_課題の目的_: 遺伝子を次の世代に引き継ぐことについての文章を、一字も変えずに全文引用してください。

_検討する文章_:
命の誕生に立ち会う職種の人たちは,命の誕生と命をつなぐことのすばらしさを強調する場合があります。確かにつながれた命は尊いものですが,だからといって望んでも,環境が整っていても,すべての人が命をつなぐことができる訳ではありません。それなのに,「どんなに美人で仕事ができても,30代以上,未婚,子なしは女の負け犬」と,何にでも勝ち負けをつけて区別しようとされて,悔しい思いをしている人も多いかもしれません。
命をつなぐということは,命の設計図である遺伝子を次の世代に引き継ぐということです。自分の子供には半分の遺伝子が引き継がれます。2人の子供がいれば,自分一人分の遺伝子が引き継がれます。それでは,子供がいない人はどうでしょうか。もし,あなたに子供がいなくても,兄弟姉妹が2人いれば,または,甥姪が4人いれば,あるいは,いとこが8人いれば,あなた一人分の遺伝子が引き継がれるのです。親戚は確実にあなたの遺伝子のいくらかを持っています。だから,命をつながなかったからといって,子供がいないからといって,引け目を感じる必要はありません。「夫の優秀な遺伝子を残したい」とアメリカで代理出産をしてもらった芸能人夫婦がいました。でも,何もそこまでしなくても,遺伝子は残っていきます。
以前は,親戚の人が近所に生活しており,すれ違う人の中には遺伝子を共有している人がいたので,周りの人に親切にすれば,結局自分の遺伝子を労ることになっていました。現在では移動距離が広がり,近くに住む親戚の数は少なくなりましたが,それでも自分の周りには遺伝子を共有している人がいるかもしれません。情けは人の為ならず。誰にでも親切にすることは自分の遺伝子が生きやすくなることにつながります。

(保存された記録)
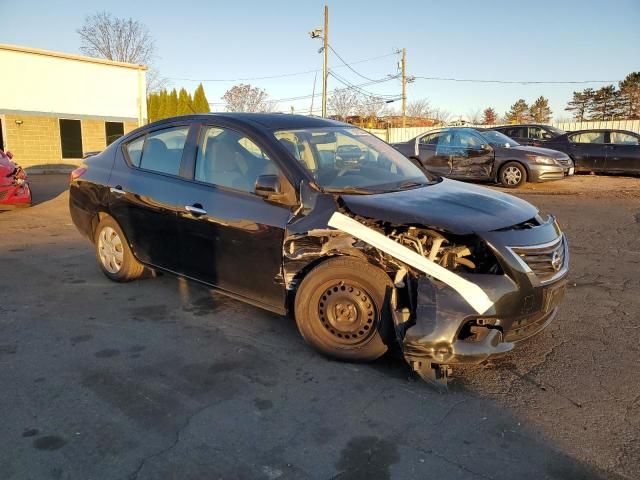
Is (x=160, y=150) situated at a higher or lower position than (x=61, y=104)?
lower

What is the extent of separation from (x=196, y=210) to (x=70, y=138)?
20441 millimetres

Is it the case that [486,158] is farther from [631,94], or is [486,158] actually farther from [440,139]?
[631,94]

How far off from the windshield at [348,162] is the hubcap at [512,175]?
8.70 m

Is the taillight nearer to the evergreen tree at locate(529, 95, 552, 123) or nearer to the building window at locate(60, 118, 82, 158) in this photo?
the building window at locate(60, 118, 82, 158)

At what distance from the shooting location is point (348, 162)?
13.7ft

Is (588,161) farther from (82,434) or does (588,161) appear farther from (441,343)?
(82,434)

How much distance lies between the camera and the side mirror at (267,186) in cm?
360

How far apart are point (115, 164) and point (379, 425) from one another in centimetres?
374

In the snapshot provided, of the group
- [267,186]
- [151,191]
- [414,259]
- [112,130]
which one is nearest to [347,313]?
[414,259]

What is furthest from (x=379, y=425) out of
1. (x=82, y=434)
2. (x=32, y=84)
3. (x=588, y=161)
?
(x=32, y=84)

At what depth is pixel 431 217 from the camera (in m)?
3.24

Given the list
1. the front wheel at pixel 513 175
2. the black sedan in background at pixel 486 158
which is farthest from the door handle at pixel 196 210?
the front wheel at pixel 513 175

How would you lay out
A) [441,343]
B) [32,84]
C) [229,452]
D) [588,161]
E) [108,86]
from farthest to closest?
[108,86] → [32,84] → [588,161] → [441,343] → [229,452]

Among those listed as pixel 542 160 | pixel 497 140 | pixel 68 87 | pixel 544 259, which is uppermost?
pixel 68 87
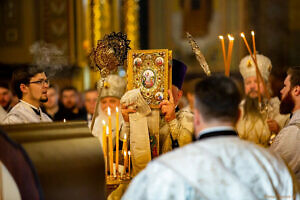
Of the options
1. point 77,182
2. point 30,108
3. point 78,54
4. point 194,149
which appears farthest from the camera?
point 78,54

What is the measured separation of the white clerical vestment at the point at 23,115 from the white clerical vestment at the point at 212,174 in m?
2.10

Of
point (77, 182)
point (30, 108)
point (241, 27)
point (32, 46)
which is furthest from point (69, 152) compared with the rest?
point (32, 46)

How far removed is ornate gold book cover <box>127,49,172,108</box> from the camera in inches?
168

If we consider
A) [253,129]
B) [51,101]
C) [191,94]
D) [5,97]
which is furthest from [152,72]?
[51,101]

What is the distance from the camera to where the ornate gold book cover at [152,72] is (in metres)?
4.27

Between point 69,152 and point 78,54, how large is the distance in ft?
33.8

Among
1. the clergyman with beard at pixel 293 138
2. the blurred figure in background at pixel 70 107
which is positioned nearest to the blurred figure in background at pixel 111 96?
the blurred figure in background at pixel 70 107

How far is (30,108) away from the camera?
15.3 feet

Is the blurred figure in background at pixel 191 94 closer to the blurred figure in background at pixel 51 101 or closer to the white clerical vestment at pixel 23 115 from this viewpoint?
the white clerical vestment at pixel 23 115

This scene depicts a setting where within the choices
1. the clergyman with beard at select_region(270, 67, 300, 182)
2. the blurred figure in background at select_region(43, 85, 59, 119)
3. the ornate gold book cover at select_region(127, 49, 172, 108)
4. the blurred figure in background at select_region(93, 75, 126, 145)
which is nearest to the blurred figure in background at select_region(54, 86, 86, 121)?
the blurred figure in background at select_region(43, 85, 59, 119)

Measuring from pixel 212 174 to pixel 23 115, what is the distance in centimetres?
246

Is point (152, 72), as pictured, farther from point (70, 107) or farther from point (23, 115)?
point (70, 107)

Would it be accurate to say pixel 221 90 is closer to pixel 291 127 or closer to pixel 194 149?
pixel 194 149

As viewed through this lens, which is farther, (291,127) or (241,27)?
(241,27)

--

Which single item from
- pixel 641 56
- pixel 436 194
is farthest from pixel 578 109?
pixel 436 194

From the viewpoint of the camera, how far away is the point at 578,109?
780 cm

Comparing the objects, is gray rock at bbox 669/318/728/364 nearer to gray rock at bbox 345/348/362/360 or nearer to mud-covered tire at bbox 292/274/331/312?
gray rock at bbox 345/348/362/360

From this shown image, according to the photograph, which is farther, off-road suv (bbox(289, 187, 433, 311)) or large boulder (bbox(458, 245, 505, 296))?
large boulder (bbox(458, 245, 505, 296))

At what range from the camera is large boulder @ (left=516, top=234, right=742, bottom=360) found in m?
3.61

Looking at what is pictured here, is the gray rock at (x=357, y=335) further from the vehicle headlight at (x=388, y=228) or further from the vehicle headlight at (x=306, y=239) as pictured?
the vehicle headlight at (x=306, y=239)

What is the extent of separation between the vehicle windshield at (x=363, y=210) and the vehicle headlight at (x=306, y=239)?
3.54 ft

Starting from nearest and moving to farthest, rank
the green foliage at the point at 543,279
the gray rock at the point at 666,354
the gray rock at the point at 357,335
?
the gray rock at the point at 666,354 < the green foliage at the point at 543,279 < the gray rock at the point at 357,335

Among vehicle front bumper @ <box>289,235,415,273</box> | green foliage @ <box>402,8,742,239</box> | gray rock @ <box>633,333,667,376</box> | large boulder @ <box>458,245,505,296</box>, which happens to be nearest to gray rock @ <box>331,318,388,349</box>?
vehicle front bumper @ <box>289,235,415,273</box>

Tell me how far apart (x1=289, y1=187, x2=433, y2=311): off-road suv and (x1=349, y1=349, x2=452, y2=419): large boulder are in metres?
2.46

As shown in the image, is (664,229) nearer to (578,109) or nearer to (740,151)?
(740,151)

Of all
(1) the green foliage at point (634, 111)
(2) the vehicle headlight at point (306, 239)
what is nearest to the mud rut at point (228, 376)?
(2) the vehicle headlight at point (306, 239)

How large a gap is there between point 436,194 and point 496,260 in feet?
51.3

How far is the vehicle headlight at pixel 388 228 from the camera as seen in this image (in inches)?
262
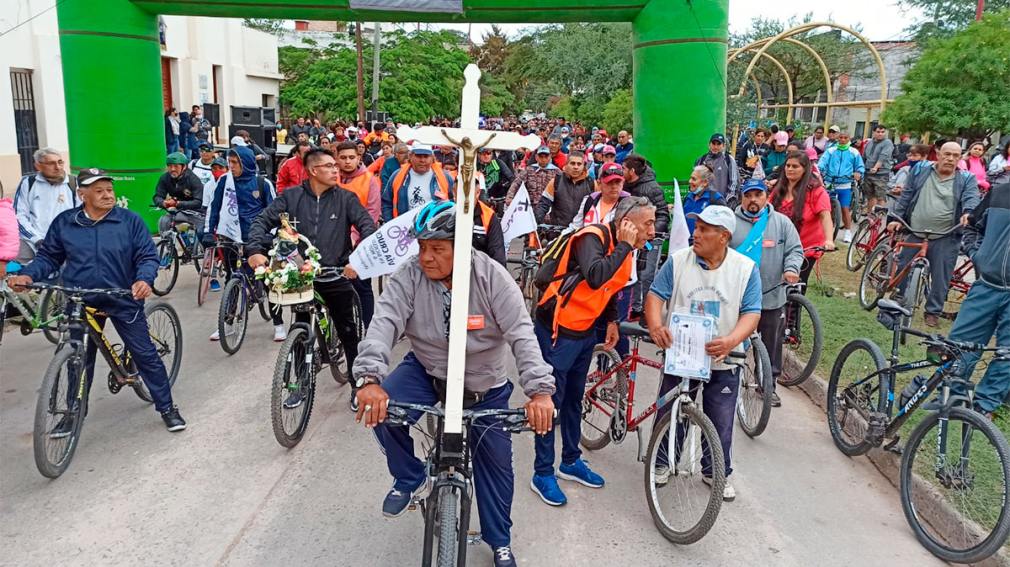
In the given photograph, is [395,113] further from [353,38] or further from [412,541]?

_解答欄_:
命の誕生に立ち会う職種の人たちは,命の誕生と命をつなぐことのすばらしさを強調する場合があります。確かにつながれた命は尊いものですが,だからといって望んでも,環境が整っていても,すべての人が命をつなぐことができる訳ではありません。それなのに,「どんなに美人で仕事ができても,30代以上,未婚,子なしは女の負け犬」と,何にでも勝ち負けをつけて区別しようとされて,悔しい思いをしている人も多いかもしれません。
命をつなぐということは,命の設計図である遺伝子を次の世代に引き継ぐということです。自分の子供には半分の遺伝子が引き継がれます。2人の子供がいれば,自分一人分の遺伝子が引き継がれます。それでは,子供がいない人はどうでしょうか。もし,あなたに子供がいなくても,兄弟姉妹が2人いれば,または,甥姪が4人いれば,あるいは,いとこが8人いれば,あなた一人分の遺伝子が引き継がれるのです。親戚は確実にあなたの遺伝子のいくらかを持っています。だから,命をつながなかったからといって,子供がいないからといって,引け目を感じる必要はありません。「夫の優秀な遺伝子を残したい」とアメリカで代理出産をしてもらった芸能人夫婦がいました。でも,何もそこまでしなくても,遺伝子は残っていきます。
以前は,親戚の人が近所に生活しており,すれ違う人の中には遺伝子を共有している人がいたので,周りの人に親切にすれば,結局自分の遺伝子を労ることになっていました。現在では移動距離が広がり,近くに住む親戚の数は少なくなりましたが,それでも自分の周りには遺伝子を共有している人がいるかもしれません。情けは人の為ならず。誰にでも親切にすることは自分の遺伝子が生きやすくなることにつながります。